> _What you need to do_: Your task is to write out the full listing once more, exactly.

────────────────────────────────────────

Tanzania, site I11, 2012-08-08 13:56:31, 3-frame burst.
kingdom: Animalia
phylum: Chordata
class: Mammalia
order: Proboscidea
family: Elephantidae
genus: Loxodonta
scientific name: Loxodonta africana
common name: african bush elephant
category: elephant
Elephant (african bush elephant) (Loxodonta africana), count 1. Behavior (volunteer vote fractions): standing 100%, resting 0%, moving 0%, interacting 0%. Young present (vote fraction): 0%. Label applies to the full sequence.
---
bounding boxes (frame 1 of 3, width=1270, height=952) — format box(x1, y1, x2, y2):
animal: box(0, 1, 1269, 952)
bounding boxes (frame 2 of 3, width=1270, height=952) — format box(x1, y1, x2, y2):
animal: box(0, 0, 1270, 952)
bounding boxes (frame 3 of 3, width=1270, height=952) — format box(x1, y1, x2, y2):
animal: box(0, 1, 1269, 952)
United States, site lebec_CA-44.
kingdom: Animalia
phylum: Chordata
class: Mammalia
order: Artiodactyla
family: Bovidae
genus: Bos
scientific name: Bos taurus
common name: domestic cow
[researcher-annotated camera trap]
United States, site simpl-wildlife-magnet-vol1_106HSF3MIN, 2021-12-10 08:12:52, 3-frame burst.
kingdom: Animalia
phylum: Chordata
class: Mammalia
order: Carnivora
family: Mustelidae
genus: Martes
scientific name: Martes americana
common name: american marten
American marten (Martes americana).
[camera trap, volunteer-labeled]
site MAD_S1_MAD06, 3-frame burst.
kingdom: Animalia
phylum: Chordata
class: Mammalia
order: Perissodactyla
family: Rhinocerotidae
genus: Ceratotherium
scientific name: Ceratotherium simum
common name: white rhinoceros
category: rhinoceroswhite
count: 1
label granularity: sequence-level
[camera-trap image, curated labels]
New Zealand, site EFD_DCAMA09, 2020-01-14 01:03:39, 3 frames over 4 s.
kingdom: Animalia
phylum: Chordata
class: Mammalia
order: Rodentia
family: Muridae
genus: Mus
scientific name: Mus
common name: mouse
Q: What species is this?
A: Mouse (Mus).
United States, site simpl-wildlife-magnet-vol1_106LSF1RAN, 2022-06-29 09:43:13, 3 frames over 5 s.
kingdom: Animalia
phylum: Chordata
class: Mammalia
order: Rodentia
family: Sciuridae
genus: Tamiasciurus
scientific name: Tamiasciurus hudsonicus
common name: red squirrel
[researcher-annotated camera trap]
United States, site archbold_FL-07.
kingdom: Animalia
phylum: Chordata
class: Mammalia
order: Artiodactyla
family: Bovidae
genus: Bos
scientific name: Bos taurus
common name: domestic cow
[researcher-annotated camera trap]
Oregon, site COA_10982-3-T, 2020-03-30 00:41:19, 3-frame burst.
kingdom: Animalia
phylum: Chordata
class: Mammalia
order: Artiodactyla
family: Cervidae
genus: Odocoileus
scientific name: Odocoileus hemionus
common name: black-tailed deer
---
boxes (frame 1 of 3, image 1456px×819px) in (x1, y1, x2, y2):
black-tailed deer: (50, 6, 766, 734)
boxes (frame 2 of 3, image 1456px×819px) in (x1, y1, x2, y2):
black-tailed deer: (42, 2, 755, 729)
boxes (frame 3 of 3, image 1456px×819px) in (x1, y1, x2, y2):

────────────────────────────────────────

> _Answer to this problem_:
Tanzania, site I11, 2012-08-08 13:56:31, 3-frame burst.
kingdom: Animalia
phylum: Chordata
class: Mammalia
order: Proboscidea
family: Elephantidae
genus: Loxodonta
scientific name: Loxodonta africana
common name: african bush elephant
category: elephant
Elephant (african bush elephant) (Loxodonta africana), count 1. Behavior (volunteer vote fractions): standing 100%, resting 0%, moving 0%, interacting 0%. Young present (vote fraction): 0%. Label applies to the full sequence.
---
bounding boxes (frame 1 of 3, width=1270, height=952) — format box(x1, y1, x2, y2):
animal: box(0, 1, 1269, 952)
bounding boxes (frame 2 of 3, width=1270, height=952) — format box(x1, y1, x2, y2):
animal: box(0, 0, 1270, 952)
bounding boxes (frame 3 of 3, width=1270, height=952) — format box(x1, y1, x2, y2):
animal: box(0, 1, 1269, 952)
United States, site lebec_CA-44.
kingdom: Animalia
phylum: Chordata
class: Mammalia
order: Artiodactyla
family: Bovidae
genus: Bos
scientific name: Bos taurus
common name: domestic cow
[researcher-annotated camera trap]
United States, site simpl-wildlife-magnet-vol1_106HSF3MIN, 2021-12-10 08:12:52, 3-frame burst.
kingdom: Animalia
phylum: Chordata
class: Mammalia
order: Carnivora
family: Mustelidae
genus: Martes
scientific name: Martes americana
common name: american marten
American marten (Martes americana).
[camera trap, volunteer-labeled]
site MAD_S1_MAD06, 3-frame burst.
kingdom: Animalia
phylum: Chordata
class: Mammalia
order: Perissodactyla
family: Rhinocerotidae
genus: Ceratotherium
scientific name: Ceratotherium simum
common name: white rhinoceros
category: rhinoceroswhite
count: 1
label granularity: sequence-level
[camera-trap image, curated labels]
New Zealand, site EFD_DCAMA09, 2020-01-14 01:03:39, 3 frames over 4 s.
kingdom: Animalia
phylum: Chordata
class: Mammalia
order: Rodentia
family: Muridae
genus: Mus
scientific name: Mus
common name: mouse
Q: What species is this?
A: Mouse (Mus).
United States, site simpl-wildlife-magnet-vol1_106LSF1RAN, 2022-06-29 09:43:13, 3 frames over 5 s.
kingdom: Animalia
phylum: Chordata
class: Mammalia
order: Rodentia
family: Sciuridae
genus: Tamiasciurus
scientific name: Tamiasciurus hudsonicus
common name: red squirrel
[researcher-annotated camera trap]
United States, site archbold_FL-07.
kingdom: Animalia
phylum: Chordata
class: Mammalia
order: Artiodactyla
family: Bovidae
genus: Bos
scientific name: Bos taurus
common name: domestic cow
[researcher-annotated camera trap]
Oregon, site COA_10982-3-T, 2020-03-30 00:41:19, 3-frame burst.
kingdom: Animalia
phylum: Chordata
class: Mammalia
order: Artiodactyla
family: Cervidae
genus: Odocoileus
scientific name: Odocoileus hemionus
common name: black-tailed deer
---
boxes (frame 1 of 3, image 1456px×819px) in (x1, y1, x2, y2):
black-tailed deer: (50, 6, 766, 734)
boxes (frame 2 of 3, image 1456px×819px) in (x1, y1, x2, y2):
black-tailed deer: (42, 2, 755, 729)
boxes (frame 3 of 3, image 1456px×819px) in (x1, y1, x2, y2):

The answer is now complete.